To assess the predictive power of median age and compare it to other measures of socioeconomic development, I used the base and caret packages in R to run 10 iterations of five-fold cross-validation on the following series of discrete-time hazard (logistic regression) models:

  • Base model. Any prior democracy (0/1), duration of autocracy (logged), and the product of the two.
  • GDP per capita. Base model plus the Maddison Project’s estimates of GDP per capita in 1990 Geary-Khamis dollars (here), logged.
  • Infant mortality. Base model plus the U.S. Census Bureau’s estimates of deaths under age 1 per 1,000 live births (here), logged.
  • Median age. Base model plus Cincotta’s estimates of median age, untransformed.

The chart below shows density plots and averages of the AUC scores (computed with ‘roc.area’ from the verification package) for each of those models across the 10 iterations of five-fold CV. Contrary to the conventional assumption that GDP per capita is a useful predictor of democratic transitions—How many papers have you read that tossed this measure into the model as a matter of course?—I find that the model with the Maddison Project measure actually makes slightly less accurate predictions than the one with duration and prior democracy alone. More relevant to this post, though, the two demographic measures clearly improve the predictions of democratic transitions relative to the base model, and median age adds a smidgen more predictive signal than infant mortality.

transit.auc.by.fold

Of course, all of these things—national wealth, infant mortality rates, and age structures—have also been changing pretty steadily in a single direction for decades, so it’s hard to untangle the effects of the covariates from other features of the world system that are also trending over time. To try to address that issue and to check for nonlinearity in the relationship, I used Simon Wood’s mgcv package in R to estimate a semiparametric logistic regression model with smoothing splines for year and median age alongside the indicator of prior democracy and regime duration. Plots of the marginal effects of year and median age estimated from that model are shown below. As the left-hand plot shows, the time effect is really a hump in risk that started in the late 1980s and peaked sharply in the early 1990s; it is not the across-the-board post–Cold War increase that we often see covered in models with a dummy variable for years after 1991. More germane to this post, though, we still see a marginal effect from median age, even when accounting for those generic effects of time. Consistent with Cincotta’s argument and other things being equal, countries with higher median age are more likely to transition to democracy than countries with younger populations.

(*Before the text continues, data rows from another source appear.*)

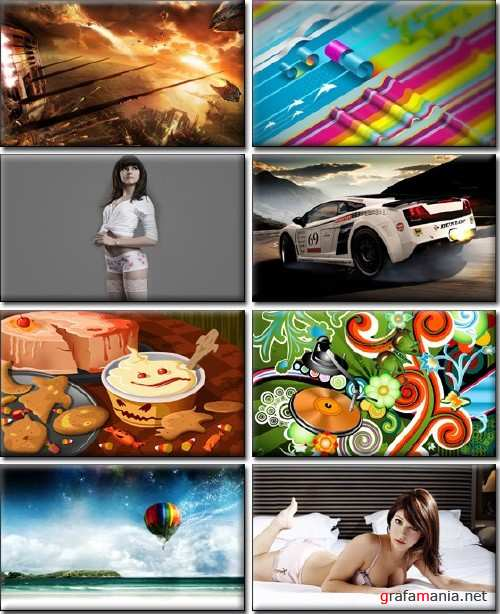 Amazing Desktop Wallpapers (115)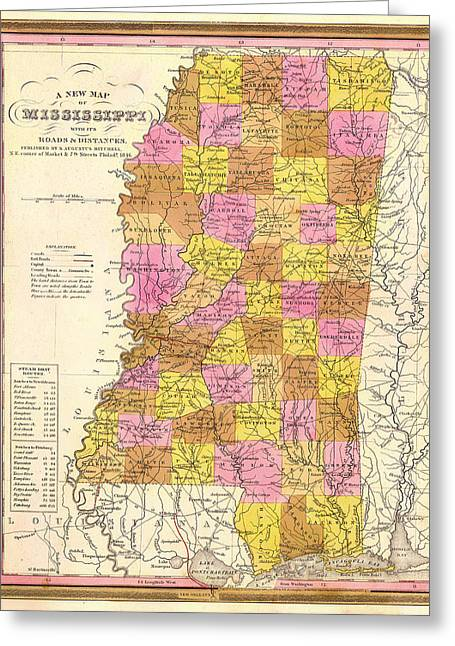 Illustrative Greeting Cards - Antique Map of Mississippi 1846 Greeting Card by Mountain Dreams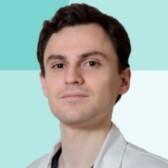 Шумахер Роман Сергеевич, флеболог-хирург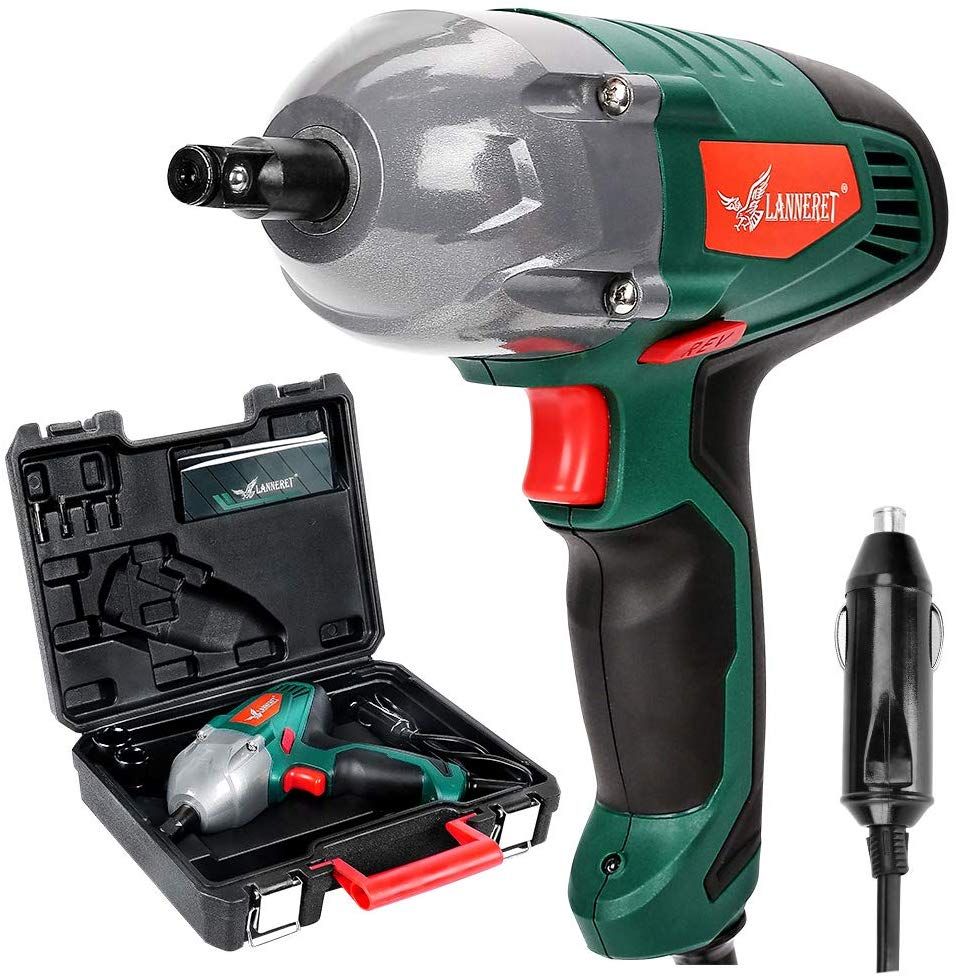 LANNERET Corded Electric Impact Wrench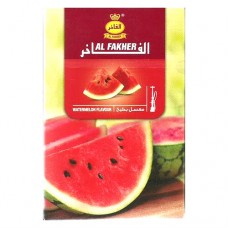 Табак Al Fakher Watermelon (Арбуз), 50гр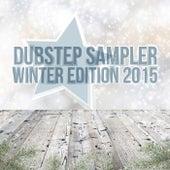 Dubstep Sampler: Winter Edition 2015 de Various Artists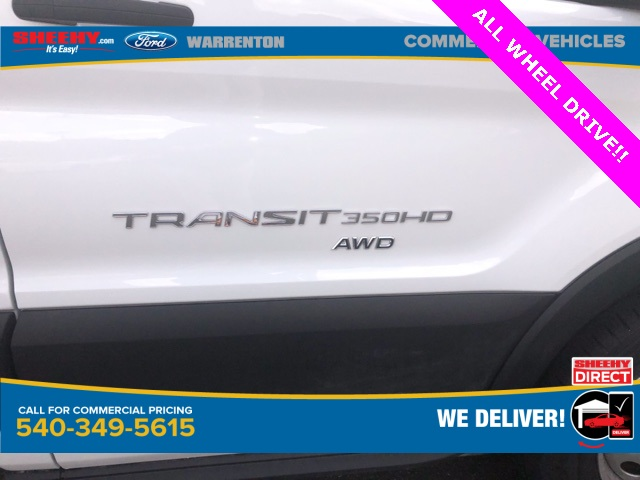2020 Ford Transit 350 HD DRW AWD, Dejana DuraCube Box Truck #YA26844 - photo 5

transit.ageraw.effect.spline.with.year

I read these results as a partial affirmation of modernization theory—not the whole teleological and normative package, but the narrower empirical conjecture about a bundle of socioeconomic transformations that often co-occur and are associated with a higher likelihood of attempting and sustaining democratic government. Statistical studies of this idea (including my own) have produced varied results, but the analysis I’m describing here suggests that some of the null results may stem from the authors’ choice of measures. GDP per capita is actually a poor proxy for modernization; there are a number of ways countries can get richer, and not all of them foster (or are fostered by) the socioeconomic transformations that form the kernel of modernization theory (cf. Equatorial Guinea). By contrast, demographic measures like infant mortality rates and median age are more tightly coupled to those broader changes about which Seymour Martin Lipset originally wrote. And, according to my analysis, those demographic measures are also associated with a country’s propensity for democratic transition.

Shifting to the applied forecasting side, I think these results confirm that median age is a useful addition to models of regime transitions, and it seems capture more information about those propensities than GDP (by a lot) and infant mortality (by a little). Like all slow-changing structural indicators, though, median age is a blunt instrument. Annual forecasts based on it alone would be pretty clunky, and longer-term forecasts would do well to consider other domestic and international forces that also shape (and are shaped by) these changes.

PS. If you aren’t already familiar with modernization theory and want more background, this ungated piece by Sheri Berman for Foreign Affairs is pretty good: “What to Read on Modernization Theory.”

PPS. The code I used for this analysis is now on GitHub, here. It includes a link to the folder on my Google Drive with all of the required data sets.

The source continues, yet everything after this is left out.